I drove to Ikea today.
New stuff for my new life. New city. New job. New energy.
I was expecting traffic, maybe a little existential dread—but I was not expecting the parade of sleek, strange, glorious electric vehicles that sailed past me on the I-35 like I’d driven my trusty Jeep into the future.
Granted, I’ve spent the last five years in Long Covid isolation in rural New Mexico, where the most advanced technology is still a septic tank and a permed mullet. So yeah—a bagel toaster from the Pecos flea market with only one knob missing might impress me right now.
But these cars?
They floored me.
First came the Waymo—the self-driving Google dork mobile zipping through traffic like it was late for debate practice and couldn’t find its retainer. Later, I learned that Austin is one of only a few U.S. cities piloting them—because, of course, it is.

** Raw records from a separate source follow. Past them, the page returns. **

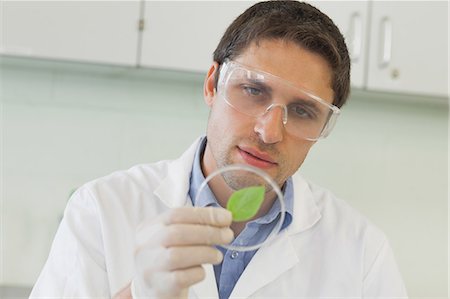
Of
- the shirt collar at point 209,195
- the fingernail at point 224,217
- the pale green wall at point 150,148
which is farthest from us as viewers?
the pale green wall at point 150,148

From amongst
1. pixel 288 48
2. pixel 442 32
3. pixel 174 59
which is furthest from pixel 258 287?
pixel 442 32

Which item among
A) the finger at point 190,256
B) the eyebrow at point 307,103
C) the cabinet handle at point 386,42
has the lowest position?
the finger at point 190,256

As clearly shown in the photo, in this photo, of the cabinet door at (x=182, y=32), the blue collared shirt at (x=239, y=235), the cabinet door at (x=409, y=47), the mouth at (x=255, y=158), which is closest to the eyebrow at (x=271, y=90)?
the mouth at (x=255, y=158)

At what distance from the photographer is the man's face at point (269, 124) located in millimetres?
1534

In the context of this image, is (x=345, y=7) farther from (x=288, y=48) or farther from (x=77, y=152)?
(x=77, y=152)

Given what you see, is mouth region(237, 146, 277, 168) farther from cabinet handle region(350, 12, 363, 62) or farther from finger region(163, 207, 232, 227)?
cabinet handle region(350, 12, 363, 62)

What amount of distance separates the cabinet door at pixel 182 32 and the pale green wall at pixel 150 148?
0.12m

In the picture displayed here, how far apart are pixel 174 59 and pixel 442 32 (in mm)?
939

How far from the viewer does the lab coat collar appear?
1.62 metres

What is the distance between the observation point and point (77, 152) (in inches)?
103

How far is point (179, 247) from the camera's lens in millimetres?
1210

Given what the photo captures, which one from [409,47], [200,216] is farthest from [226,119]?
[409,47]

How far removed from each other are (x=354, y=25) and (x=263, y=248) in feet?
3.40

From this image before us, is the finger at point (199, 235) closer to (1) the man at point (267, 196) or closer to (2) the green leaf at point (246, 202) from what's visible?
(2) the green leaf at point (246, 202)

Then came the rest. One after another. Smooth, shiny, unnervingly quiet.
And, while it might surprise any number of perpetually online MAGA Musk apologists, none of them were Teslas.
What I saw instead was this:
9 EV Companies Dominating Austin’s Roads While Teslas Quietly Die of Embarrassment
Lucid Motors – The actual luxury EV, with 500+ mile range and a face like Blade Runner went to finishing school. Every time one passed me, I instinctively mumbled, “Oh, wow.”
Rivian – Big, outdoorsy trucks and SUVs for rich people who look like they eat lentils on purpose and kayak before brunch. I saw three in the Ikea parking lot alone.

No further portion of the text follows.